Für einige Zeit hat ein Veranstalter auf dem Gelände des Industriemuseums einen magischen Lichterpark aufgebaut. Die Lichtobjekte wirken tagsüber seltsam fremd.
Zur selben Zeit:
Inspiriert von japanischer Ästhetik und Dichtkunst, sucht ein Fotokurs zwischen Hochofen und Lichtobjekten nach der Faszination des flüchtigen Moments. Öffnet Räume und löst sich vom Gegenständlichen.
Und alles fügt sich.
Sitzmöbel, die von ihren ehemaligen »Besitzern« auf die Straße gestellt wurden, im Grunde eine Erweiterung der Wohnräume in den öffentlichen Raum hinein. Eine Form der »Sitzkultur«
Alles wurde so vorgefunden, nichts wurde arrangiert. An manchen Orten wird man öfter fündig, und manche Möbel ziehen auch schon mal um. Zu beachten gilt auch die Farbwahl bzw. Beziehung der einzelnen Stücke zur ihrer Umgebung.
Kultur ist die Weise, in welcher Menschen sich verständigen, ihre Kenntnisse über die Einstellung zum Leben entwickeln und weitergeben.
Am Beispiel der Themengärten in den »Gärten der Welt« in Berlin erkennen wir Gemeinsamkeiten und Unterschiede in der von Menschen geschaffenen Gartengestaltung.
Das Gemeinsame aller Gärten ist das Wasser. Unterschiedlich ist seine Präsentation.
Das Wasser im chinesischen und christlichen Garten strahlt große Ruhe aus. Nichts bewegt sich sichtbar. Auch der japanische Garten ist ein Ort meditativer Ruhe. Jedoch wird hier das Wasser durch kleine Kieselsteine, die in eine immer gleiche Wellenform geharkt werden, dargestellt.
Im Gegensatz dazu durchfließt ein Bachlauf mit einem kleinen Wasserfall den koreanischen Garten.
Verspielt wirkt der orientalischen Garten mit seinen Fontänen. Hier ist das Wasser in ständiger Bewegung. Man meint, sein Plätschern zu hören.

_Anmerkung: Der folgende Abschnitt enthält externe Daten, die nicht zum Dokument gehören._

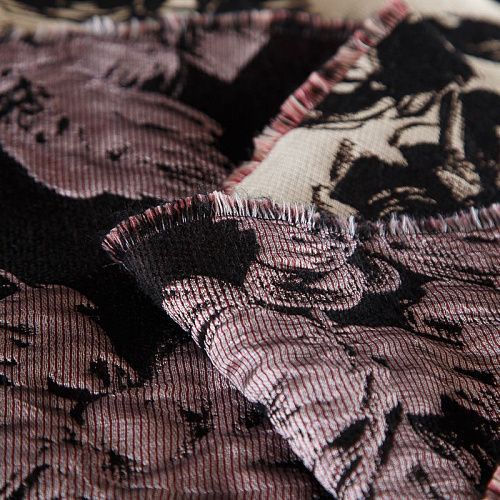 Жаккард Dolce&Gabbana 017-19159 молочный/черный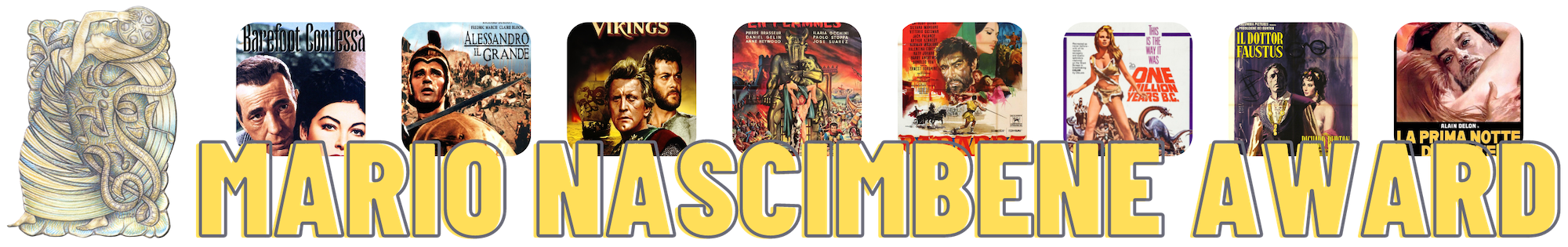Logo del MARIO NASCIMBENE AWARD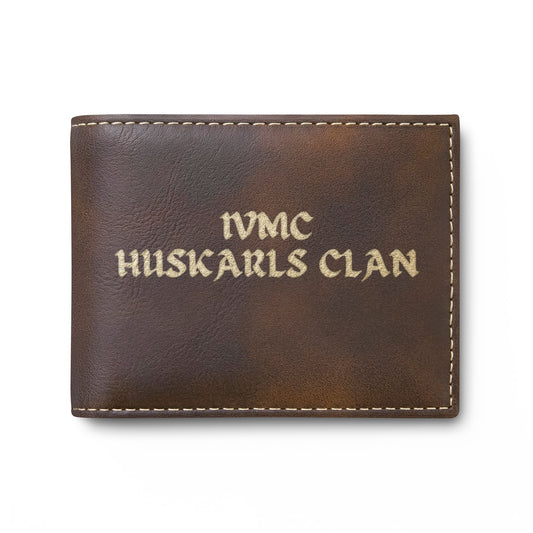 IVMC Huskarls Clan Embroidered Bi-Fold Wallet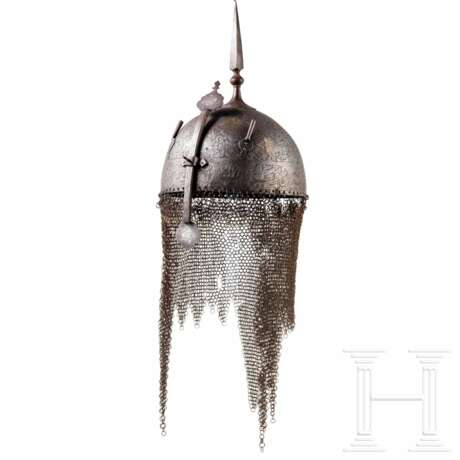 Geätzter Helm (Kulah Khud), Persien, 19. Jhdt. - фото 1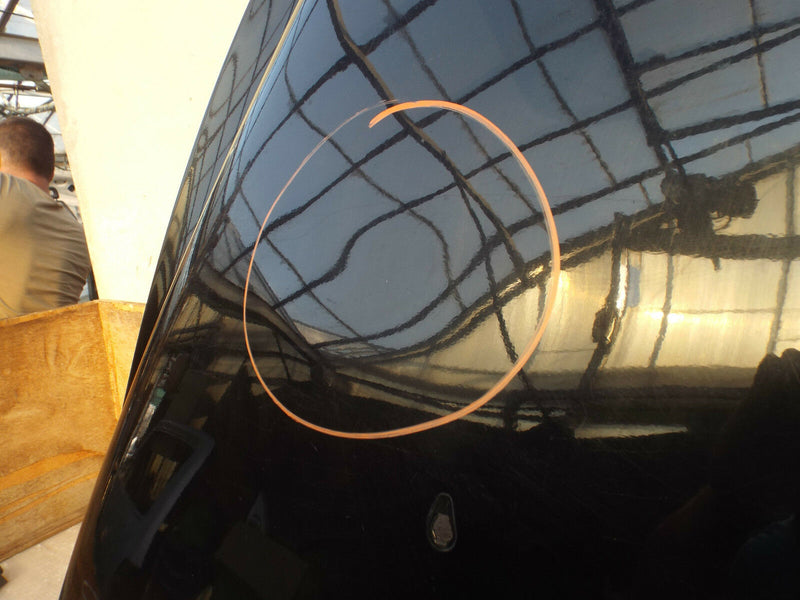 London Taxi LTI Bonnet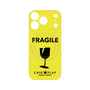 プレミアムパネル with MagSafe［ FRAGILE - Yellow ］
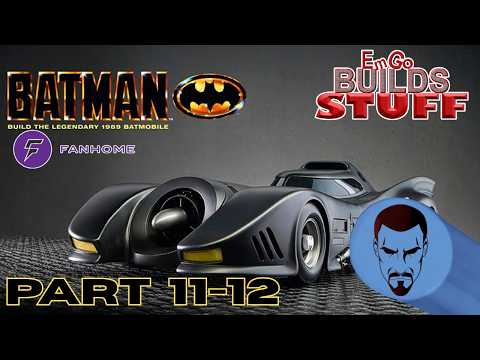 Fanhome Batman 1989 Batmobile Kit (Part 11-12): EmGo Builds Stuff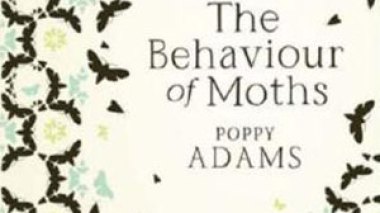 Book/The Behaviour of Moths, By Poppy Adams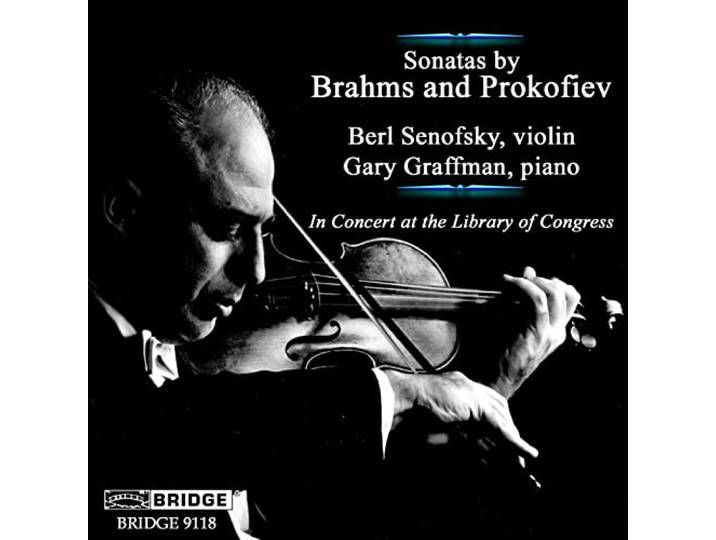 Senofsky, Berl / Gary Graffman - Sonatas / In Concert At The Library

Das Porsche-Museum in Stuttgart. Porsche, Mercedes, BMW, VW und andere prägen die Formen deutscher Industriekultur.
Das Gersteinwerk in Hamm, ein altes Kohlekraftwerk, das bald abgeschaltet wird, gehört zur Hammer Kultur. Hamm wurde auf Kohle geboren (Glück auf!) und das Kraftwerk war damals das modernste Kohlekraftwerk sein Zeit, wurde von Helmut Kohl persönlich »eingeschaltet«.
Der Industriehafen in Hamm im Datteln-Hamm-Kanal. Früher wurde hier hauptsächlich Kohle umgeschlagen, inzwischen ist der Hafen einer der führenden Kanalhäfen Deutschlands mit einer sehr guten Anbindung für den Güterverkehr an den nahe gelegen Hammer Hauptbahnhof.

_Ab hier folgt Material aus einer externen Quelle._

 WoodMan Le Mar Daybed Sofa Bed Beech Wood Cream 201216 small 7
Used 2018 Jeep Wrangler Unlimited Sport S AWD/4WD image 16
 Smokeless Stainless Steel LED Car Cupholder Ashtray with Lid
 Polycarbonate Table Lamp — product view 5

Traditionelle Bräuche sind wichtige Bestandteile von Kulturen.
Leonhardiritte finden zu Ehren des heiligen Leonhards seit ca. 1435 jedes Jahr um den 4. November herum statt und zählen zu den ältesten christlichen Bräuchen Oberbayerns.
St. Leonhard ist in Bayern der Stallheilige der Landwirte und gilt ihnen als Bauernherrgott. Ihn bitten sie bei Geburt oder Krankheit ihrer Tiere um Beistand.
Für die Prozession werden die Rösser gestriegelt und kunstvoll geschmückt, die Pferdewägen aufwändig nach unterschiedlichen Mottos gestaltet. Voller Stolz präsentieren sich die Dorfbewohnerinnen und -bewohner in ihren kostbaren traditionellen Trachten.
Zusammen begeben sie sich nach der priesterlichen Segnung auf ihre kleine Wallfahrt rund um die Dorfkirche und lassen den Vormittag am Stammtisch der Dorfwirtschaft bei Weißwürsten und Bier ausklingen.